May 9, 2018 by Anonymous

Learn the Symptoms of a Stroke

A stroke can cause extreme disability or death, and should be treated as a medical emergency. Strokes occur when the blood supply of the brain becomes interrupted or reduced, often because of a sudden blockage of an artery to the brain, or sometimes as a result of brain tissue bleeding from a burst blood vessel. The good news for many adults in senior care is that strokes can now be treated and sometimes even prevented. It’s imperative for adults working in senior care to know FAST signs of a stroke. We now have fewer Americans dying from strokes due to medical advances, so know the most common stroke symptoms and you may save a life. We’ve created a list below, to support American Stroke Awareness Month.
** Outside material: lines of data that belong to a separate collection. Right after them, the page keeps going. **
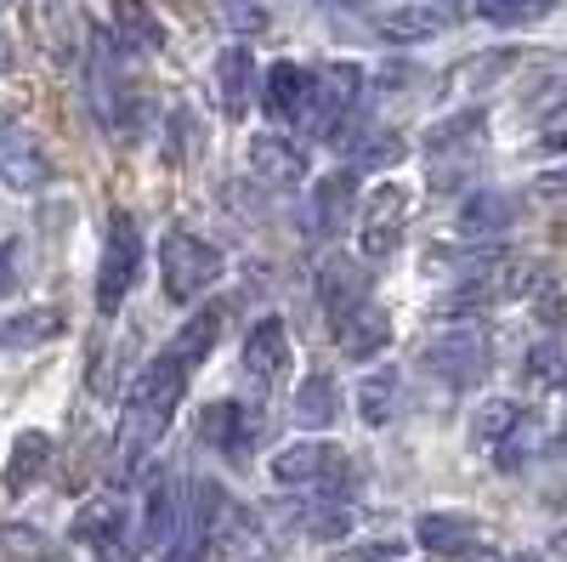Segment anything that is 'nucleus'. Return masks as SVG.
Returning <instances> with one entry per match:
<instances>
[{
	"label": "nucleus",
	"mask_w": 567,
	"mask_h": 562,
	"mask_svg": "<svg viewBox=\"0 0 567 562\" xmlns=\"http://www.w3.org/2000/svg\"><path fill=\"white\" fill-rule=\"evenodd\" d=\"M187 398V364L159 352L136 369V381L125 387V415H120V438H114V478L131 483L148 472V460L159 454V438L171 427V415Z\"/></svg>",
	"instance_id": "obj_1"
},
{
	"label": "nucleus",
	"mask_w": 567,
	"mask_h": 562,
	"mask_svg": "<svg viewBox=\"0 0 567 562\" xmlns=\"http://www.w3.org/2000/svg\"><path fill=\"white\" fill-rule=\"evenodd\" d=\"M125 52L131 40L120 29H91V45H85V91H91V109L97 120L114 131H125L136 120V91H131V69H125Z\"/></svg>",
	"instance_id": "obj_2"
},
{
	"label": "nucleus",
	"mask_w": 567,
	"mask_h": 562,
	"mask_svg": "<svg viewBox=\"0 0 567 562\" xmlns=\"http://www.w3.org/2000/svg\"><path fill=\"white\" fill-rule=\"evenodd\" d=\"M267 472H272V483L278 489H312V494H323V500H341L352 483V460L336 449V443H323V438H301V443H290V449H278L272 460H267Z\"/></svg>",
	"instance_id": "obj_3"
},
{
	"label": "nucleus",
	"mask_w": 567,
	"mask_h": 562,
	"mask_svg": "<svg viewBox=\"0 0 567 562\" xmlns=\"http://www.w3.org/2000/svg\"><path fill=\"white\" fill-rule=\"evenodd\" d=\"M488 143V120L483 109H460L449 120H437L425 131V160H432V187H460L471 171H477V154Z\"/></svg>",
	"instance_id": "obj_4"
},
{
	"label": "nucleus",
	"mask_w": 567,
	"mask_h": 562,
	"mask_svg": "<svg viewBox=\"0 0 567 562\" xmlns=\"http://www.w3.org/2000/svg\"><path fill=\"white\" fill-rule=\"evenodd\" d=\"M227 273V256L199 239V233H165V245H159V278H165V296L171 302H199L216 278Z\"/></svg>",
	"instance_id": "obj_5"
},
{
	"label": "nucleus",
	"mask_w": 567,
	"mask_h": 562,
	"mask_svg": "<svg viewBox=\"0 0 567 562\" xmlns=\"http://www.w3.org/2000/svg\"><path fill=\"white\" fill-rule=\"evenodd\" d=\"M142 256H148V245H142V227L136 216H114L109 222V245H103V262H97V313L114 318L125 307V296L136 290L142 278Z\"/></svg>",
	"instance_id": "obj_6"
},
{
	"label": "nucleus",
	"mask_w": 567,
	"mask_h": 562,
	"mask_svg": "<svg viewBox=\"0 0 567 562\" xmlns=\"http://www.w3.org/2000/svg\"><path fill=\"white\" fill-rule=\"evenodd\" d=\"M420 364H425V375H432V381H443L449 392H471V387H483V375H488V364H494V347H488V336L477 330V324H465V330L437 336L432 347L420 352Z\"/></svg>",
	"instance_id": "obj_7"
},
{
	"label": "nucleus",
	"mask_w": 567,
	"mask_h": 562,
	"mask_svg": "<svg viewBox=\"0 0 567 562\" xmlns=\"http://www.w3.org/2000/svg\"><path fill=\"white\" fill-rule=\"evenodd\" d=\"M539 285V267L528 262V256H499V262H488L477 278H465V285H454L449 290V313H483V307H505V302H523L528 290Z\"/></svg>",
	"instance_id": "obj_8"
},
{
	"label": "nucleus",
	"mask_w": 567,
	"mask_h": 562,
	"mask_svg": "<svg viewBox=\"0 0 567 562\" xmlns=\"http://www.w3.org/2000/svg\"><path fill=\"white\" fill-rule=\"evenodd\" d=\"M69 540L80 551H91V562H136V534H131V518L114 494L85 500L69 523Z\"/></svg>",
	"instance_id": "obj_9"
},
{
	"label": "nucleus",
	"mask_w": 567,
	"mask_h": 562,
	"mask_svg": "<svg viewBox=\"0 0 567 562\" xmlns=\"http://www.w3.org/2000/svg\"><path fill=\"white\" fill-rule=\"evenodd\" d=\"M221 518H227V494L205 478L187 489V511H182V529L176 540L159 551V562H205L216 551V534H221Z\"/></svg>",
	"instance_id": "obj_10"
},
{
	"label": "nucleus",
	"mask_w": 567,
	"mask_h": 562,
	"mask_svg": "<svg viewBox=\"0 0 567 562\" xmlns=\"http://www.w3.org/2000/svg\"><path fill=\"white\" fill-rule=\"evenodd\" d=\"M358 103H363V69L358 63H329L318 69V98H312V120L307 131L336 143V136L358 120Z\"/></svg>",
	"instance_id": "obj_11"
},
{
	"label": "nucleus",
	"mask_w": 567,
	"mask_h": 562,
	"mask_svg": "<svg viewBox=\"0 0 567 562\" xmlns=\"http://www.w3.org/2000/svg\"><path fill=\"white\" fill-rule=\"evenodd\" d=\"M52 176H58V165H52L40 136L18 114H0V182L18 187V194H40Z\"/></svg>",
	"instance_id": "obj_12"
},
{
	"label": "nucleus",
	"mask_w": 567,
	"mask_h": 562,
	"mask_svg": "<svg viewBox=\"0 0 567 562\" xmlns=\"http://www.w3.org/2000/svg\"><path fill=\"white\" fill-rule=\"evenodd\" d=\"M403 233H409V194L398 182L374 187V194L363 200V211H358V245H363V256L386 262L403 245Z\"/></svg>",
	"instance_id": "obj_13"
},
{
	"label": "nucleus",
	"mask_w": 567,
	"mask_h": 562,
	"mask_svg": "<svg viewBox=\"0 0 567 562\" xmlns=\"http://www.w3.org/2000/svg\"><path fill=\"white\" fill-rule=\"evenodd\" d=\"M312 98H318V69H307V63H272L261 74V109L278 125H301L307 131Z\"/></svg>",
	"instance_id": "obj_14"
},
{
	"label": "nucleus",
	"mask_w": 567,
	"mask_h": 562,
	"mask_svg": "<svg viewBox=\"0 0 567 562\" xmlns=\"http://www.w3.org/2000/svg\"><path fill=\"white\" fill-rule=\"evenodd\" d=\"M29 18H34L40 52L52 58L58 69L80 63V45H91V40H85V23H80V7H74V0H29Z\"/></svg>",
	"instance_id": "obj_15"
},
{
	"label": "nucleus",
	"mask_w": 567,
	"mask_h": 562,
	"mask_svg": "<svg viewBox=\"0 0 567 562\" xmlns=\"http://www.w3.org/2000/svg\"><path fill=\"white\" fill-rule=\"evenodd\" d=\"M358 216V171H329L312 182V194H307V233L312 239H336V233Z\"/></svg>",
	"instance_id": "obj_16"
},
{
	"label": "nucleus",
	"mask_w": 567,
	"mask_h": 562,
	"mask_svg": "<svg viewBox=\"0 0 567 562\" xmlns=\"http://www.w3.org/2000/svg\"><path fill=\"white\" fill-rule=\"evenodd\" d=\"M245 165H250V176H256V182L278 187V194H290V187H301V182H307V149H296L290 136H278V131L250 136Z\"/></svg>",
	"instance_id": "obj_17"
},
{
	"label": "nucleus",
	"mask_w": 567,
	"mask_h": 562,
	"mask_svg": "<svg viewBox=\"0 0 567 562\" xmlns=\"http://www.w3.org/2000/svg\"><path fill=\"white\" fill-rule=\"evenodd\" d=\"M256 432H261V420L245 403H233V398L205 403V415H199V443L221 449L227 460H250L256 454Z\"/></svg>",
	"instance_id": "obj_18"
},
{
	"label": "nucleus",
	"mask_w": 567,
	"mask_h": 562,
	"mask_svg": "<svg viewBox=\"0 0 567 562\" xmlns=\"http://www.w3.org/2000/svg\"><path fill=\"white\" fill-rule=\"evenodd\" d=\"M318 302H323L329 318H347L352 307L374 302V273H369V262H358V256H329L323 273H318Z\"/></svg>",
	"instance_id": "obj_19"
},
{
	"label": "nucleus",
	"mask_w": 567,
	"mask_h": 562,
	"mask_svg": "<svg viewBox=\"0 0 567 562\" xmlns=\"http://www.w3.org/2000/svg\"><path fill=\"white\" fill-rule=\"evenodd\" d=\"M336 347H341V358L369 364L374 352H386V347H392V313H386L381 302L352 307L347 318H336Z\"/></svg>",
	"instance_id": "obj_20"
},
{
	"label": "nucleus",
	"mask_w": 567,
	"mask_h": 562,
	"mask_svg": "<svg viewBox=\"0 0 567 562\" xmlns=\"http://www.w3.org/2000/svg\"><path fill=\"white\" fill-rule=\"evenodd\" d=\"M336 149H347V165L352 171H392L409 154L403 131H392V125H358V120L336 136Z\"/></svg>",
	"instance_id": "obj_21"
},
{
	"label": "nucleus",
	"mask_w": 567,
	"mask_h": 562,
	"mask_svg": "<svg viewBox=\"0 0 567 562\" xmlns=\"http://www.w3.org/2000/svg\"><path fill=\"white\" fill-rule=\"evenodd\" d=\"M182 511H187V483L176 472H159L148 483V505H142V545L165 551L182 529Z\"/></svg>",
	"instance_id": "obj_22"
},
{
	"label": "nucleus",
	"mask_w": 567,
	"mask_h": 562,
	"mask_svg": "<svg viewBox=\"0 0 567 562\" xmlns=\"http://www.w3.org/2000/svg\"><path fill=\"white\" fill-rule=\"evenodd\" d=\"M256 58L245 40H233L227 52H216V98H221V114L227 120H245L250 114V98H256Z\"/></svg>",
	"instance_id": "obj_23"
},
{
	"label": "nucleus",
	"mask_w": 567,
	"mask_h": 562,
	"mask_svg": "<svg viewBox=\"0 0 567 562\" xmlns=\"http://www.w3.org/2000/svg\"><path fill=\"white\" fill-rule=\"evenodd\" d=\"M45 466H52V432H40V427H23L7 449V466H0V489H7L12 500L29 494L40 478H45Z\"/></svg>",
	"instance_id": "obj_24"
},
{
	"label": "nucleus",
	"mask_w": 567,
	"mask_h": 562,
	"mask_svg": "<svg viewBox=\"0 0 567 562\" xmlns=\"http://www.w3.org/2000/svg\"><path fill=\"white\" fill-rule=\"evenodd\" d=\"M63 330H69L63 307H52V302H29V307H18V313L0 318V347H7V352H29V347L58 341Z\"/></svg>",
	"instance_id": "obj_25"
},
{
	"label": "nucleus",
	"mask_w": 567,
	"mask_h": 562,
	"mask_svg": "<svg viewBox=\"0 0 567 562\" xmlns=\"http://www.w3.org/2000/svg\"><path fill=\"white\" fill-rule=\"evenodd\" d=\"M414 540L432 551V556H449V562H460V556H471V551L483 545L477 523L460 518V511H425V518L414 523Z\"/></svg>",
	"instance_id": "obj_26"
},
{
	"label": "nucleus",
	"mask_w": 567,
	"mask_h": 562,
	"mask_svg": "<svg viewBox=\"0 0 567 562\" xmlns=\"http://www.w3.org/2000/svg\"><path fill=\"white\" fill-rule=\"evenodd\" d=\"M267 556H272V540H267L261 518L245 505H227L221 534H216V562H267Z\"/></svg>",
	"instance_id": "obj_27"
},
{
	"label": "nucleus",
	"mask_w": 567,
	"mask_h": 562,
	"mask_svg": "<svg viewBox=\"0 0 567 562\" xmlns=\"http://www.w3.org/2000/svg\"><path fill=\"white\" fill-rule=\"evenodd\" d=\"M284 364H290V330H284V318H261L250 324V336H245V375L250 381H278Z\"/></svg>",
	"instance_id": "obj_28"
},
{
	"label": "nucleus",
	"mask_w": 567,
	"mask_h": 562,
	"mask_svg": "<svg viewBox=\"0 0 567 562\" xmlns=\"http://www.w3.org/2000/svg\"><path fill=\"white\" fill-rule=\"evenodd\" d=\"M381 40L386 45H420V40H437L443 29H449V12L443 7H425V0H414V7H392V12H381Z\"/></svg>",
	"instance_id": "obj_29"
},
{
	"label": "nucleus",
	"mask_w": 567,
	"mask_h": 562,
	"mask_svg": "<svg viewBox=\"0 0 567 562\" xmlns=\"http://www.w3.org/2000/svg\"><path fill=\"white\" fill-rule=\"evenodd\" d=\"M336 415H341V387L329 381V375H307V381L290 392V420L301 432H323Z\"/></svg>",
	"instance_id": "obj_30"
},
{
	"label": "nucleus",
	"mask_w": 567,
	"mask_h": 562,
	"mask_svg": "<svg viewBox=\"0 0 567 562\" xmlns=\"http://www.w3.org/2000/svg\"><path fill=\"white\" fill-rule=\"evenodd\" d=\"M511 222H516V200L499 194V187H477V194H465V205H460V233H471V239L505 233Z\"/></svg>",
	"instance_id": "obj_31"
},
{
	"label": "nucleus",
	"mask_w": 567,
	"mask_h": 562,
	"mask_svg": "<svg viewBox=\"0 0 567 562\" xmlns=\"http://www.w3.org/2000/svg\"><path fill=\"white\" fill-rule=\"evenodd\" d=\"M216 336H221V313H216V307H205V313H194V318H187L182 330L171 336V347H165V352H171V358H182L187 369H199V364L216 352Z\"/></svg>",
	"instance_id": "obj_32"
},
{
	"label": "nucleus",
	"mask_w": 567,
	"mask_h": 562,
	"mask_svg": "<svg viewBox=\"0 0 567 562\" xmlns=\"http://www.w3.org/2000/svg\"><path fill=\"white\" fill-rule=\"evenodd\" d=\"M296 523L312 534V540H347L358 529V505L352 500H312V505H296Z\"/></svg>",
	"instance_id": "obj_33"
},
{
	"label": "nucleus",
	"mask_w": 567,
	"mask_h": 562,
	"mask_svg": "<svg viewBox=\"0 0 567 562\" xmlns=\"http://www.w3.org/2000/svg\"><path fill=\"white\" fill-rule=\"evenodd\" d=\"M358 415L363 427H386L398 415V369H369L358 381Z\"/></svg>",
	"instance_id": "obj_34"
},
{
	"label": "nucleus",
	"mask_w": 567,
	"mask_h": 562,
	"mask_svg": "<svg viewBox=\"0 0 567 562\" xmlns=\"http://www.w3.org/2000/svg\"><path fill=\"white\" fill-rule=\"evenodd\" d=\"M0 562H58V545L34 523H0Z\"/></svg>",
	"instance_id": "obj_35"
},
{
	"label": "nucleus",
	"mask_w": 567,
	"mask_h": 562,
	"mask_svg": "<svg viewBox=\"0 0 567 562\" xmlns=\"http://www.w3.org/2000/svg\"><path fill=\"white\" fill-rule=\"evenodd\" d=\"M523 415H528L523 403H511V398H488V403H477V415H471V438L488 443V449H499V443L516 432V420H523Z\"/></svg>",
	"instance_id": "obj_36"
},
{
	"label": "nucleus",
	"mask_w": 567,
	"mask_h": 562,
	"mask_svg": "<svg viewBox=\"0 0 567 562\" xmlns=\"http://www.w3.org/2000/svg\"><path fill=\"white\" fill-rule=\"evenodd\" d=\"M550 12L556 0H477V18L499 29H528V23H545Z\"/></svg>",
	"instance_id": "obj_37"
},
{
	"label": "nucleus",
	"mask_w": 567,
	"mask_h": 562,
	"mask_svg": "<svg viewBox=\"0 0 567 562\" xmlns=\"http://www.w3.org/2000/svg\"><path fill=\"white\" fill-rule=\"evenodd\" d=\"M114 29L136 45V52H154V45H165V29L154 23V12L142 7V0H114Z\"/></svg>",
	"instance_id": "obj_38"
},
{
	"label": "nucleus",
	"mask_w": 567,
	"mask_h": 562,
	"mask_svg": "<svg viewBox=\"0 0 567 562\" xmlns=\"http://www.w3.org/2000/svg\"><path fill=\"white\" fill-rule=\"evenodd\" d=\"M539 449H545V420L528 409L523 420H516V432H511V438H505L494 454H499V466H505V472H516V466H528Z\"/></svg>",
	"instance_id": "obj_39"
},
{
	"label": "nucleus",
	"mask_w": 567,
	"mask_h": 562,
	"mask_svg": "<svg viewBox=\"0 0 567 562\" xmlns=\"http://www.w3.org/2000/svg\"><path fill=\"white\" fill-rule=\"evenodd\" d=\"M216 18L227 34H239V40H256L272 29V12L261 7V0H216Z\"/></svg>",
	"instance_id": "obj_40"
},
{
	"label": "nucleus",
	"mask_w": 567,
	"mask_h": 562,
	"mask_svg": "<svg viewBox=\"0 0 567 562\" xmlns=\"http://www.w3.org/2000/svg\"><path fill=\"white\" fill-rule=\"evenodd\" d=\"M23 278H29V245L12 233V239H0V296H18Z\"/></svg>",
	"instance_id": "obj_41"
},
{
	"label": "nucleus",
	"mask_w": 567,
	"mask_h": 562,
	"mask_svg": "<svg viewBox=\"0 0 567 562\" xmlns=\"http://www.w3.org/2000/svg\"><path fill=\"white\" fill-rule=\"evenodd\" d=\"M523 369H528V381H550V387H556V381H561V369H567V358H561L556 341H539V347L528 352Z\"/></svg>",
	"instance_id": "obj_42"
},
{
	"label": "nucleus",
	"mask_w": 567,
	"mask_h": 562,
	"mask_svg": "<svg viewBox=\"0 0 567 562\" xmlns=\"http://www.w3.org/2000/svg\"><path fill=\"white\" fill-rule=\"evenodd\" d=\"M403 556V540H363V545H347L329 562H398Z\"/></svg>",
	"instance_id": "obj_43"
},
{
	"label": "nucleus",
	"mask_w": 567,
	"mask_h": 562,
	"mask_svg": "<svg viewBox=\"0 0 567 562\" xmlns=\"http://www.w3.org/2000/svg\"><path fill=\"white\" fill-rule=\"evenodd\" d=\"M511 63H516V52H483L477 63H465V69H460V80H465V85H494L499 69H511Z\"/></svg>",
	"instance_id": "obj_44"
},
{
	"label": "nucleus",
	"mask_w": 567,
	"mask_h": 562,
	"mask_svg": "<svg viewBox=\"0 0 567 562\" xmlns=\"http://www.w3.org/2000/svg\"><path fill=\"white\" fill-rule=\"evenodd\" d=\"M534 200H567V165H550L534 176Z\"/></svg>",
	"instance_id": "obj_45"
},
{
	"label": "nucleus",
	"mask_w": 567,
	"mask_h": 562,
	"mask_svg": "<svg viewBox=\"0 0 567 562\" xmlns=\"http://www.w3.org/2000/svg\"><path fill=\"white\" fill-rule=\"evenodd\" d=\"M12 58H18V45H12L7 29H0V74H12Z\"/></svg>",
	"instance_id": "obj_46"
},
{
	"label": "nucleus",
	"mask_w": 567,
	"mask_h": 562,
	"mask_svg": "<svg viewBox=\"0 0 567 562\" xmlns=\"http://www.w3.org/2000/svg\"><path fill=\"white\" fill-rule=\"evenodd\" d=\"M545 154H567V131H550L545 136Z\"/></svg>",
	"instance_id": "obj_47"
},
{
	"label": "nucleus",
	"mask_w": 567,
	"mask_h": 562,
	"mask_svg": "<svg viewBox=\"0 0 567 562\" xmlns=\"http://www.w3.org/2000/svg\"><path fill=\"white\" fill-rule=\"evenodd\" d=\"M511 562H545V556H534V551H523V556H511Z\"/></svg>",
	"instance_id": "obj_48"
},
{
	"label": "nucleus",
	"mask_w": 567,
	"mask_h": 562,
	"mask_svg": "<svg viewBox=\"0 0 567 562\" xmlns=\"http://www.w3.org/2000/svg\"><path fill=\"white\" fill-rule=\"evenodd\" d=\"M556 392H567V369H561V381H556Z\"/></svg>",
	"instance_id": "obj_49"
}]
</instances>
Check Arms, Legs, and Face for Weakness, Numbness or Paralysis

Sudden weakness, numbness, or paralysis in the extremities, especially on one side of the body may indicate a stroke. If you are working with a person in senior care, ask for both arms to be lifted overhead at the same time. If one arm doesn’t lift, call for emergency help.


Not Understanding Speech / Slurred Speech

If your adult in senior care is suddenly confused with slurred speech, or difficulty understanding what you’re saying, get help quickly.


Blurred or Double Vision

Strokes often create blurred, double, or blackened vision, maybe in just one eye, or it could affect both. This is another stroke symptom. Call for help.


Dizziness and Intense Headache

Find quick treatment for sudden dizziness with an intense headache, especially if accompanied by an altered consciousness.


Balance / Walking Challenges

Adults in senior care services who are noticeably stumbling, dizzy, and seem oddly uncoordinated will need quick assistance.


The FAST Test

Remember FAST when you need to determine if someone might be suffering a stroke, then find help immediately. FAST stands for:

F-Face: Does one side of the face droop when you ask the person to smile?

A-Arms: Can the potential stroke victim raise both arms, or does one stay down?

S-Speech: Have the person repeat a simple sentence to see if their speech is normal.

T-Time: If you’ve observed any of these signs, call for immediate medical attention. Within minutes, brain cells begin to die.